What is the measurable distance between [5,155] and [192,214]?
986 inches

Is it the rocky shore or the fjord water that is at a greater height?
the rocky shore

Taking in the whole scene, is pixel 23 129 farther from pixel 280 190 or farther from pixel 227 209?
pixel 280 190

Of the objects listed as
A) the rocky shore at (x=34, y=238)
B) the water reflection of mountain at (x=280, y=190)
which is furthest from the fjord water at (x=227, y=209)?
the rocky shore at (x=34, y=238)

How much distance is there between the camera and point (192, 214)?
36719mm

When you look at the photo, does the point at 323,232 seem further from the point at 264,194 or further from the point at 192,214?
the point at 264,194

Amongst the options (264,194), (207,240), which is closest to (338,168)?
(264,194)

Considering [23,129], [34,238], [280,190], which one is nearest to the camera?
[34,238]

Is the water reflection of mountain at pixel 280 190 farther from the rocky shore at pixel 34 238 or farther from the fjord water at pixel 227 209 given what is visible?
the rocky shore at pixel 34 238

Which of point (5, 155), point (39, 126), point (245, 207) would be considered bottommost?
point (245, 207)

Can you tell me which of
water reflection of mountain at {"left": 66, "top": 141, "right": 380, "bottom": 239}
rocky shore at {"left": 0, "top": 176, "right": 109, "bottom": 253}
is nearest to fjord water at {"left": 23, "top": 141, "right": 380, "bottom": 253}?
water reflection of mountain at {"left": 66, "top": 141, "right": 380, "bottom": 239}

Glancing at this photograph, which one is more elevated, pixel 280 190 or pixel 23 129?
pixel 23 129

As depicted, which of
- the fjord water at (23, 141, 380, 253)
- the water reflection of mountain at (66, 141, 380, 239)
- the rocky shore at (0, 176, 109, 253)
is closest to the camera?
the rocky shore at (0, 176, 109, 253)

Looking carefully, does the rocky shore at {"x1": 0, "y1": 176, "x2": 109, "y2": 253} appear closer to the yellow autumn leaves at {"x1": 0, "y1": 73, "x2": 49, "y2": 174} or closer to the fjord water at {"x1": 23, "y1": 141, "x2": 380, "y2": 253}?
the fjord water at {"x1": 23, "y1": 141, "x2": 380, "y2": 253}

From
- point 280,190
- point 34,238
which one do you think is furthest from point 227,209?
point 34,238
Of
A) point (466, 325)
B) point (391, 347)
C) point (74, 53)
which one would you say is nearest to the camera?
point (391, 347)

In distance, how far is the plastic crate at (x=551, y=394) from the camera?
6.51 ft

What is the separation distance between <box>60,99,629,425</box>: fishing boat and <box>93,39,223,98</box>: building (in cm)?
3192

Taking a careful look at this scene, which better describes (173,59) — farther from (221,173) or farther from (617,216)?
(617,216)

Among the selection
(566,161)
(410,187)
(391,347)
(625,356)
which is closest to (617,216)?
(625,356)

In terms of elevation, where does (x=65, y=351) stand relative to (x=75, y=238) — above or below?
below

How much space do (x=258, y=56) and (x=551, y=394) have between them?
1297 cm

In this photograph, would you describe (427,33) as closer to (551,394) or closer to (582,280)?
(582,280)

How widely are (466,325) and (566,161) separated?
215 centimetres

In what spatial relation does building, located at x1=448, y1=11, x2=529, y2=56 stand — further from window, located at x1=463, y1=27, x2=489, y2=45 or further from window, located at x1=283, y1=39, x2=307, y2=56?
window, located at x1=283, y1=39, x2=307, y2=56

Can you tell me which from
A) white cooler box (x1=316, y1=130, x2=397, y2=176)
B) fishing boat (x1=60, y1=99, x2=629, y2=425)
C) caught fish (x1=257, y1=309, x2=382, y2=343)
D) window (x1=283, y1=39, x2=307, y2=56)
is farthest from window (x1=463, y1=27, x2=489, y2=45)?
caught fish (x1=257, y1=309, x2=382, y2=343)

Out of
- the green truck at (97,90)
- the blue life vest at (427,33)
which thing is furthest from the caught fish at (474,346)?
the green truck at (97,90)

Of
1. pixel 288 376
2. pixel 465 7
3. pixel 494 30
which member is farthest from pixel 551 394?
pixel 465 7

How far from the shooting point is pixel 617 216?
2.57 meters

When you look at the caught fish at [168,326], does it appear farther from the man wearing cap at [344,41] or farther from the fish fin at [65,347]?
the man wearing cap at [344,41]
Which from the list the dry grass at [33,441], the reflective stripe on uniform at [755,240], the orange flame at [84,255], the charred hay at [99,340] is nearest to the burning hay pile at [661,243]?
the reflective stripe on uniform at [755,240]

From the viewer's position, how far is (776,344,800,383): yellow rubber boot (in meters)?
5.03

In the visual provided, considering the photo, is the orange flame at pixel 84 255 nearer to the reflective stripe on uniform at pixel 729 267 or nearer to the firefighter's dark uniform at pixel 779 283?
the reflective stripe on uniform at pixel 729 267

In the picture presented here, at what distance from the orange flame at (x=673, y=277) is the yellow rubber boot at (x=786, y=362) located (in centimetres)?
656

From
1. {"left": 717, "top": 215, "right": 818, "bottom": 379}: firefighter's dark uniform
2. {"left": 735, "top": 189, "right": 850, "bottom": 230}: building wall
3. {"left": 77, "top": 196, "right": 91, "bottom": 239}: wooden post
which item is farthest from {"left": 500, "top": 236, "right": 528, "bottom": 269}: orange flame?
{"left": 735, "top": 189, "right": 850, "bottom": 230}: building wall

+ + + + + + +

What is being asked:
Put every line of the records above into a Markdown table with the columns No. and Text, skipping blank lines.

Answer below:
| No. | Text |
|---|---|
| 1 | What is the measurable distance between [5,155] and [192,214]? |
| 2 | 986 inches |
| 3 | Is it the rocky shore or the fjord water that is at a greater height? |
| 4 | the rocky shore |
| 5 | Taking in the whole scene, is pixel 23 129 farther from pixel 280 190 or farther from pixel 227 209? |
| 6 | pixel 280 190 |
| 7 | Of the objects listed as |
| 8 | A) the rocky shore at (x=34, y=238) |
| 9 | B) the water reflection of mountain at (x=280, y=190) |
| 10 | which is furthest from the fjord water at (x=227, y=209)? |
| 11 | the rocky shore at (x=34, y=238) |
| 12 | How much distance is there between the camera and point (192, 214)? |
| 13 | 36719mm |
| 14 | When you look at the photo, does the point at 323,232 seem further from the point at 264,194 or further from the point at 192,214? |
| 15 | the point at 264,194 |
| 16 | Amongst the options (264,194), (207,240), which is closest to (338,168)? |
| 17 | (264,194) |
| 18 | Considering [23,129], [34,238], [280,190], which one is nearest to the camera? |
| 19 | [34,238] |
| 20 | Is the water reflection of mountain at pixel 280 190 farther from the rocky shore at pixel 34 238 or farther from the fjord water at pixel 227 209 given what is visible? |
| 21 | the rocky shore at pixel 34 238 |
| 22 | Which of point (5, 155), point (39, 126), point (245, 207) would be considered bottommost? |
| 23 | point (245, 207) |
| 24 | Can you tell me which of |
| 25 | water reflection of mountain at {"left": 66, "top": 141, "right": 380, "bottom": 239} |
| 26 | rocky shore at {"left": 0, "top": 176, "right": 109, "bottom": 253} |
| 27 | is nearest to fjord water at {"left": 23, "top": 141, "right": 380, "bottom": 253}? |
| 28 | water reflection of mountain at {"left": 66, "top": 141, "right": 380, "bottom": 239} |
| 29 | Glancing at this photograph, which one is more elevated, pixel 280 190 or pixel 23 129? |
| 30 | pixel 23 129 |
| 31 | As depicted, which of |
| 32 | - the fjord water at (23, 141, 380, 253) |
| 33 | - the water reflection of mountain at (66, 141, 380, 239) |
| 34 | - the rocky shore at (0, 176, 109, 253) |
| 35 | is closest to the camera? |
| 36 | the rocky shore at (0, 176, 109, 253) |
| 37 | Looking carefully, does the rocky shore at {"x1": 0, "y1": 176, "x2": 109, "y2": 253} appear closer to the yellow autumn leaves at {"x1": 0, "y1": 73, "x2": 49, "y2": 174} or closer to the fjord water at {"x1": 23, "y1": 141, "x2": 380, "y2": 253}? |
| 38 | the fjord water at {"x1": 23, "y1": 141, "x2": 380, "y2": 253} |
| 39 | From |
| 40 | - point 280,190 |
| 41 | - point 34,238 |
| 42 | which one do you think is furthest from point 227,209? |
| 43 | point 34,238 |
| 44 | Of |
| 45 | A) point (466, 325) |
| 46 | B) point (391, 347) |
| 47 | C) point (74, 53) |
| 48 | which one would you say is nearest to the camera? |
| 49 | point (391, 347) |
| 50 | In distance, how far is the plastic crate at (x=551, y=394) from the camera? |
| 51 | 6.51 ft |
| 52 | What is the separation distance between <box>60,99,629,425</box>: fishing boat and <box>93,39,223,98</box>: building (in cm)? |
| 53 | 3192 |
| 54 | Taking a careful look at this scene, which better describes (173,59) — farther from (221,173) or farther from (617,216)? |
| 55 | (617,216) |
| 56 | Among the selection |
| 57 | (566,161) |
| 58 | (410,187) |
| 59 | (391,347) |
| 60 | (625,356) |
| 61 | which is closest to (617,216)? |
| 62 | (625,356) |
| 63 | In terms of elevation, where does (x=65, y=351) stand relative to (x=75, y=238) — above or below? |
| 64 | below |
| 65 | How much space do (x=258, y=56) and (x=551, y=394) have between them? |
| 66 | 1297 cm |
| 67 | In this photograph, would you describe (427,33) as closer to (551,394) or closer to (582,280)? |
| 68 | (582,280) |
| 69 | How widely are (466,325) and (566,161) separated? |
| 70 | 215 centimetres |
| 71 | In what spatial relation does building, located at x1=448, y1=11, x2=529, y2=56 stand — further from window, located at x1=463, y1=27, x2=489, y2=45 or further from window, located at x1=283, y1=39, x2=307, y2=56? |
| 72 | window, located at x1=283, y1=39, x2=307, y2=56 |
| 73 | Can you tell me which from |
| 74 | A) white cooler box (x1=316, y1=130, x2=397, y2=176) |
| 75 | B) fishing boat (x1=60, y1=99, x2=629, y2=425) |
| 76 | C) caught fish (x1=257, y1=309, x2=382, y2=343) |
| 77 | D) window (x1=283, y1=39, x2=307, y2=56) |
| 78 | is farthest from window (x1=463, y1=27, x2=489, y2=45)? |
| 79 | caught fish (x1=257, y1=309, x2=382, y2=343) |
| 80 | Out of |
| 81 | - the green truck at (97,90) |
| 82 | - the blue life vest at (427,33) |
| 83 | which thing is furthest from the caught fish at (474,346)? |
| 84 | the green truck at (97,90) |
| 85 | Of |
| 86 | 1. pixel 288 376 |
| 87 | 2. pixel 465 7 |
| 88 | 3. pixel 494 30 |
| 89 | which member is farthest from pixel 551 394? |
| 90 | pixel 465 7 |
| 91 | How far from the shooting point is pixel 617 216? |
| 92 | 2.57 meters |
| 93 | When you look at the caught fish at [168,326], does it appear farther from the man wearing cap at [344,41] or farther from the fish fin at [65,347]? |
| 94 | the man wearing cap at [344,41] |
| 95 | Which from the list the dry grass at [33,441], the reflective stripe on uniform at [755,240], the orange flame at [84,255], the charred hay at [99,340] is nearest to the burning hay pile at [661,243]? |
| 96 | the reflective stripe on uniform at [755,240] |
| 97 | From the viewer's position, how far is (776,344,800,383): yellow rubber boot (in meters)? |
| 98 | 5.03 |
| 99 | In the visual provided, considering the photo, is the orange flame at pixel 84 255 nearer to the reflective stripe on uniform at pixel 729 267 or nearer to the firefighter's dark uniform at pixel 779 283? |
| 100 | the reflective stripe on uniform at pixel 729 267 |
| 101 | In the picture presented here, at what distance from the orange flame at (x=673, y=277) is the yellow rubber boot at (x=786, y=362) located (in centimetres)? |
| 102 | 656 |
| 103 | From |
| 104 | 1. {"left": 717, "top": 215, "right": 818, "bottom": 379}: firefighter's dark uniform |
| 105 | 2. {"left": 735, "top": 189, "right": 850, "bottom": 230}: building wall |
| 106 | 3. {"left": 77, "top": 196, "right": 91, "bottom": 239}: wooden post |
| 107 | which item is farthest from {"left": 500, "top": 236, "right": 528, "bottom": 269}: orange flame? |
| 108 | {"left": 735, "top": 189, "right": 850, "bottom": 230}: building wall |